Red Right 88

In Cleveland, hope dies last

The most important lesson of free agency for the Browns

browns-lombardi-football0d114-1If you only read one other story today Cleveland Browns fans, it should be this one by Bill Barnwell at Grantland.

In it, Barnwell writes about how more talent is becoming available at below-market rates in NFL free agency, which officially opens today at 4 p.m.

If you don’t have time to read the entire article, here is the most-relevant part:

“Almost nobody scouts well enough to overcome huge value gaps …, which is why the league’s smarter teams go out of their way to acquire additional picks and are happy to take 90 percent of the player for 50 percent of the price in free agency. What those smart teams will do in this new economy is — very simply — be patient. The true stars will disappear off the market early, and the dumber teams will pay a premium for talent to lock them up in the first 24 to 48 hours, but the smart teams will wait. Even if it’s just a week, antsy players will see the open slots beginning to fill up around them and settle for far less than they would have at the opening of free agency.”

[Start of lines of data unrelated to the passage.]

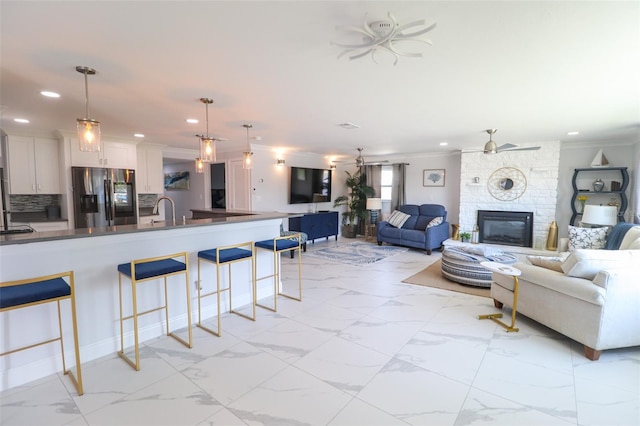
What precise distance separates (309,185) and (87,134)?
19.5 feet

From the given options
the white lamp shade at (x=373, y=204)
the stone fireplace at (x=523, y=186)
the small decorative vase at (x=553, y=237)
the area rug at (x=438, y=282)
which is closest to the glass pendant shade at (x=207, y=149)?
the area rug at (x=438, y=282)

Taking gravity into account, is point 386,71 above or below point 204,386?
above

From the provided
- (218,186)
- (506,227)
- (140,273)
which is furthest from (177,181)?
(506,227)

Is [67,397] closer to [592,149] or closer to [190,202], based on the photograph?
[190,202]

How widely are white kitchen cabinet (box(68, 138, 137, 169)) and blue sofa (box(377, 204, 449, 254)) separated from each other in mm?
5532

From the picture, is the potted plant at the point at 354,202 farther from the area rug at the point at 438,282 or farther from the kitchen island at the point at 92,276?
the kitchen island at the point at 92,276

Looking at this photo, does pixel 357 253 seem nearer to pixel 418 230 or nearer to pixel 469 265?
pixel 418 230

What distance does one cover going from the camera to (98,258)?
2.46 meters

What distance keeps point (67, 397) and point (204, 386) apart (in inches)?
34.1

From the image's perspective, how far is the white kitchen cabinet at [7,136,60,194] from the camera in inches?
187

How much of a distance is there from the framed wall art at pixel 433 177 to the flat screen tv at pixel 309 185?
2.62m

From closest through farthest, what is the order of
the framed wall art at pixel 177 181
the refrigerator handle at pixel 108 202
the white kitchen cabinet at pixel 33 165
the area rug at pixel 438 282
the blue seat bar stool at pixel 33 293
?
1. the blue seat bar stool at pixel 33 293
2. the area rug at pixel 438 282
3. the white kitchen cabinet at pixel 33 165
4. the refrigerator handle at pixel 108 202
5. the framed wall art at pixel 177 181

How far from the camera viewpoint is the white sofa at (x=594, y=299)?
7.90 feet

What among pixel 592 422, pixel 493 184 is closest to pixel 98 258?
pixel 592 422
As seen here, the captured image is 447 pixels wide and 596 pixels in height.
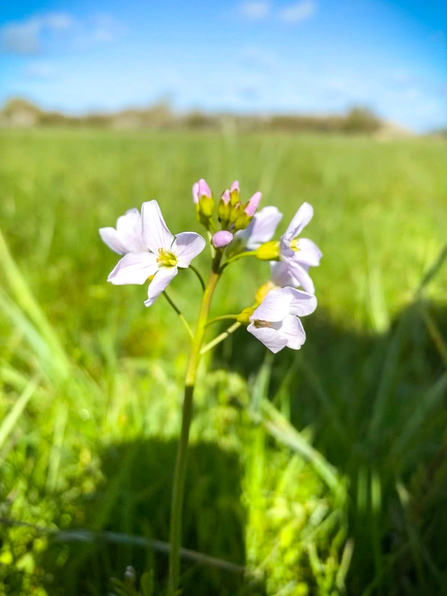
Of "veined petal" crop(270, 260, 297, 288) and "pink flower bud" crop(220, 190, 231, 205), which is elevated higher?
"pink flower bud" crop(220, 190, 231, 205)

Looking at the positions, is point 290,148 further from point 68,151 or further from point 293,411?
point 293,411

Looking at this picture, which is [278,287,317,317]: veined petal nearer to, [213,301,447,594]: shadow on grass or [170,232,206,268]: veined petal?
[170,232,206,268]: veined petal

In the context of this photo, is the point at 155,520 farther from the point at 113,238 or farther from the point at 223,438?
the point at 113,238

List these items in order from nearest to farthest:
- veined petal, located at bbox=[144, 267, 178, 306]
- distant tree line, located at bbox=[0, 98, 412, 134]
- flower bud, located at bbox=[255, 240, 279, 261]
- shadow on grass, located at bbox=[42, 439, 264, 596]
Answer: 1. veined petal, located at bbox=[144, 267, 178, 306]
2. flower bud, located at bbox=[255, 240, 279, 261]
3. shadow on grass, located at bbox=[42, 439, 264, 596]
4. distant tree line, located at bbox=[0, 98, 412, 134]

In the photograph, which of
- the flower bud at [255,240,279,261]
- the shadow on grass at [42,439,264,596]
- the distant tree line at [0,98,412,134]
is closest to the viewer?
the flower bud at [255,240,279,261]

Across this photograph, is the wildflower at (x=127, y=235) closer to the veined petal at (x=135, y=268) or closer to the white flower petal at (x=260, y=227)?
the veined petal at (x=135, y=268)

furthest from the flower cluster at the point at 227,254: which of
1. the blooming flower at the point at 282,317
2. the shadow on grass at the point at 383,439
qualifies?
the shadow on grass at the point at 383,439

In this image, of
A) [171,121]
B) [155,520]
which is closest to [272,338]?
[155,520]

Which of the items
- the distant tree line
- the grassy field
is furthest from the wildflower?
the distant tree line

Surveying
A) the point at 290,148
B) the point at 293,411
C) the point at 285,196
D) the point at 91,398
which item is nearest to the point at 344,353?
the point at 293,411
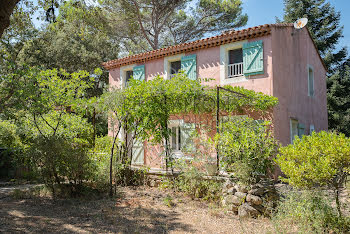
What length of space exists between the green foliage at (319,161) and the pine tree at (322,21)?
663 inches

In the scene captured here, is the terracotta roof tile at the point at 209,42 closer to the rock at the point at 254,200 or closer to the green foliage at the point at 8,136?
the green foliage at the point at 8,136

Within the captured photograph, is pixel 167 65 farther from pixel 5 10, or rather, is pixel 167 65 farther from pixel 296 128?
pixel 5 10

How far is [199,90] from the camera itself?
7859 millimetres

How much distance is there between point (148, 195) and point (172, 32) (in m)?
15.2

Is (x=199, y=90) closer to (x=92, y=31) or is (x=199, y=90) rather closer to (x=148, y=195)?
(x=148, y=195)

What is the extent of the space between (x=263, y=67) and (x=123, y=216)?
6.76 m

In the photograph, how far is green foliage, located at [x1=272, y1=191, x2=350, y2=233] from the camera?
165 inches

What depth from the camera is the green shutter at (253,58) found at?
9422 mm

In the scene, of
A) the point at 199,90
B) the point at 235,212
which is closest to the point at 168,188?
the point at 235,212

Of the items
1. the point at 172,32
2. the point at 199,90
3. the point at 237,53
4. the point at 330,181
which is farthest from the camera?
the point at 172,32

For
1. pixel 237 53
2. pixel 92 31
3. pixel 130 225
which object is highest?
pixel 92 31

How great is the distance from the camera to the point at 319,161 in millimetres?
4172

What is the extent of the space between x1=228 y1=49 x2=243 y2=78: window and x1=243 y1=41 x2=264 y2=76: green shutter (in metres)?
0.47

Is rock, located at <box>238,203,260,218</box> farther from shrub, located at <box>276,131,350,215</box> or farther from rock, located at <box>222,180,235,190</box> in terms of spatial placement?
shrub, located at <box>276,131,350,215</box>
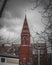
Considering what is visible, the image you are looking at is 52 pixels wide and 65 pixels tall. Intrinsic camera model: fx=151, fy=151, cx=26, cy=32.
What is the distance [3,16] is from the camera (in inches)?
118

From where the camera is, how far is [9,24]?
9.61 feet

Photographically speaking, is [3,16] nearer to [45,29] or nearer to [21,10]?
[21,10]

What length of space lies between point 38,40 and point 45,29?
245 millimetres

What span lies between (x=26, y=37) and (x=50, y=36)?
45 centimetres

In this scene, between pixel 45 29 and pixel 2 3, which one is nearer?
pixel 45 29

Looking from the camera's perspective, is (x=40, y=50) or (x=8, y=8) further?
(x=8, y=8)

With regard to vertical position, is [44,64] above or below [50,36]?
below

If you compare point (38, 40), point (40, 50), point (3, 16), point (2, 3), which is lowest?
point (40, 50)

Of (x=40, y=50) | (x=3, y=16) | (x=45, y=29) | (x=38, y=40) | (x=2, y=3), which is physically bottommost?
(x=40, y=50)

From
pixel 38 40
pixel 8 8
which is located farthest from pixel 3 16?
pixel 38 40

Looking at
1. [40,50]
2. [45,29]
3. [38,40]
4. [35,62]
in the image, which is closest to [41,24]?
[45,29]

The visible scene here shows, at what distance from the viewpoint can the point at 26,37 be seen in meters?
2.78

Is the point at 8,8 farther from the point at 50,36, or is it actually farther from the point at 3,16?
the point at 50,36

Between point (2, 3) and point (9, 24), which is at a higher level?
point (2, 3)
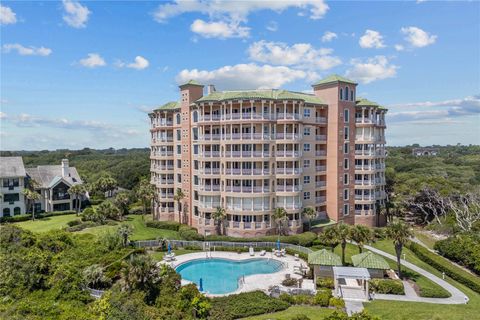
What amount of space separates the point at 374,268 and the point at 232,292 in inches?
530

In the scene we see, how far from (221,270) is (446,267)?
940 inches

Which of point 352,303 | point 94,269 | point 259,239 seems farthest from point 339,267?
point 94,269

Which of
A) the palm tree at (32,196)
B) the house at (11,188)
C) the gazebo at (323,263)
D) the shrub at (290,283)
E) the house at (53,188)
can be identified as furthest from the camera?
the house at (53,188)

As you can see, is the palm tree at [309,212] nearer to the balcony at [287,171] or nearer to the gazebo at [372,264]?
the balcony at [287,171]

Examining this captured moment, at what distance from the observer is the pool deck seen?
3013cm

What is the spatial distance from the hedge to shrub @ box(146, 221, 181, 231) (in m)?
33.2

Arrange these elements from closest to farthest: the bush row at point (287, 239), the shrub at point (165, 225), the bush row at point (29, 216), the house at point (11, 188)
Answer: the bush row at point (287, 239), the shrub at point (165, 225), the bush row at point (29, 216), the house at point (11, 188)

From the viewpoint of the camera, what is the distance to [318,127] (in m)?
48.9

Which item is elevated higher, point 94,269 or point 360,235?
point 360,235

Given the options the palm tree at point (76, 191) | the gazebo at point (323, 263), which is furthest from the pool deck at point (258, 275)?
the palm tree at point (76, 191)

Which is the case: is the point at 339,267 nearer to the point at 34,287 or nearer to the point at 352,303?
the point at 352,303

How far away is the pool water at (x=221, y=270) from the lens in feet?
102

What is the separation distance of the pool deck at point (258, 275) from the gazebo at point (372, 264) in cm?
499

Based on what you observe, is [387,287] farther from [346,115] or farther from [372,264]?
[346,115]
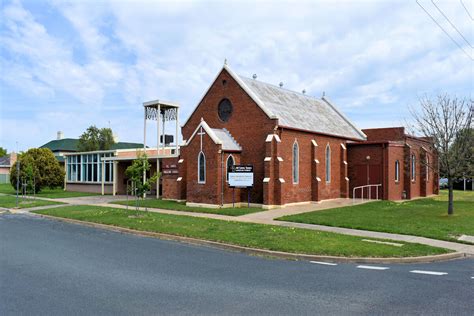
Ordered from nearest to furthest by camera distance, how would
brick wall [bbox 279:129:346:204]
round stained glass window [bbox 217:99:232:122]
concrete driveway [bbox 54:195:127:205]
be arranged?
brick wall [bbox 279:129:346:204] → round stained glass window [bbox 217:99:232:122] → concrete driveway [bbox 54:195:127:205]

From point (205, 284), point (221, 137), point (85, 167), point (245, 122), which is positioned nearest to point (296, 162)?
point (245, 122)

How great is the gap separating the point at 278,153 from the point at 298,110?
7016mm

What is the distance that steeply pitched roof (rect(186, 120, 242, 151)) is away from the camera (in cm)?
2480

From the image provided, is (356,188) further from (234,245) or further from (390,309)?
(390,309)

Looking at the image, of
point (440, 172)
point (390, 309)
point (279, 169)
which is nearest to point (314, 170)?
point (279, 169)

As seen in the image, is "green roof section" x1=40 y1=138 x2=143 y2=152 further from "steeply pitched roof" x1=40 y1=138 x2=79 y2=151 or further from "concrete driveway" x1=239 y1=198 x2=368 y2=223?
"concrete driveway" x1=239 y1=198 x2=368 y2=223

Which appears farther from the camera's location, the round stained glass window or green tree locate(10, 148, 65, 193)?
green tree locate(10, 148, 65, 193)

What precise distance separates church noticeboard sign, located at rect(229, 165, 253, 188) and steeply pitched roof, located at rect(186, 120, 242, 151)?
156cm

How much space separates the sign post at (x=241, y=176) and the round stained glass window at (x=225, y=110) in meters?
4.67

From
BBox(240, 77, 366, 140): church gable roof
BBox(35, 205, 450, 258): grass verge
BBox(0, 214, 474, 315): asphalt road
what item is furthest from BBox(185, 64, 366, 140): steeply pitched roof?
BBox(0, 214, 474, 315): asphalt road

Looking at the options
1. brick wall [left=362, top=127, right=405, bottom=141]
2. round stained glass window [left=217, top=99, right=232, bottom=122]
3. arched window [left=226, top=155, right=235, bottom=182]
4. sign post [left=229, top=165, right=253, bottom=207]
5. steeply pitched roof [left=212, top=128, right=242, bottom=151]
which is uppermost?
round stained glass window [left=217, top=99, right=232, bottom=122]

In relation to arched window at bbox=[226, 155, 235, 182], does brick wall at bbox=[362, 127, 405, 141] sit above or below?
above

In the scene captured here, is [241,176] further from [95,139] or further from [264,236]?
[95,139]

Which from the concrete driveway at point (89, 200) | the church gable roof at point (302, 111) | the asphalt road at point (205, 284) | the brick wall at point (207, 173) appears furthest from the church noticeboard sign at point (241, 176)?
the asphalt road at point (205, 284)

So while it would be nice if the Browns were holding a press conference tomorrow morning to introduce Cliff Avril, Keenan Lewis and Andy Levitre, if they don’t it will be OK. If the Browns find themselves in a bidding war with the Colts for Paul Kruger, it may not be such a bad outcome if the “lose” that war.

Good teams don’t overpay for players – especially someone else’s players – and more importantly smart teams don’t do that. The Browns have been working the entire off-season (with one notable exception) to show everyone they are finally ready to be a smart team. Losing their heads in the first couple of days of free agency would be a sure sign that the new regime isn’t really any better than the previous ones.

That’s not to say the Browns should do nothing. If then can get Avril and Lewis at the right price, let’s get ‘er done. But they have to make sure they avoid situations where they could be paying someone like Mike Wallace $13 million a year because they are fixated on getting one particular player.

And if it means the Browns have to take a PR hit from the fans in the process, well that may be the cost of doing business the right way.

Because we seen how they’ve done business for the past 13 years and, frankly, it’s time for a new approach.